[START]
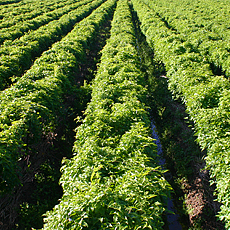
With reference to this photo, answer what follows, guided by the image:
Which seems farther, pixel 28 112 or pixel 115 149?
pixel 28 112

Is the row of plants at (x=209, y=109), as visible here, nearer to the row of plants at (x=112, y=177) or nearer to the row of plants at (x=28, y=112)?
the row of plants at (x=112, y=177)

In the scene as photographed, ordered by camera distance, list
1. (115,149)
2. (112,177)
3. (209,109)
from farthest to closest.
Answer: (209,109)
(115,149)
(112,177)

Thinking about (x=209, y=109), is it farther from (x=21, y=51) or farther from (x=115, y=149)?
(x=21, y=51)

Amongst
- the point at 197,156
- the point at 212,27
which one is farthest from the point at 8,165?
the point at 212,27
[END]
■ Task requirements:
Each line from the one containing "Is the row of" to the end of the records should be echoed exactly, and no other line.

■ Right answer:
Is the row of plants at (x=209, y=109), as visible here, nearer to the row of plants at (x=112, y=177) or nearer to the row of plants at (x=28, y=112)?
the row of plants at (x=112, y=177)

In the scene as photographed, ordered by camera distance, list
1. (115,149)
2. (112,177)
3. (209,109)
from farthest to closest.
Answer: (209,109)
(115,149)
(112,177)

Thinking about (x=209, y=109), is it farther from (x=21, y=51) or farther from (x=115, y=149)?
(x=21, y=51)

Amongst
- the point at 197,156
- the point at 212,27
which one is farthest from the point at 8,165?
the point at 212,27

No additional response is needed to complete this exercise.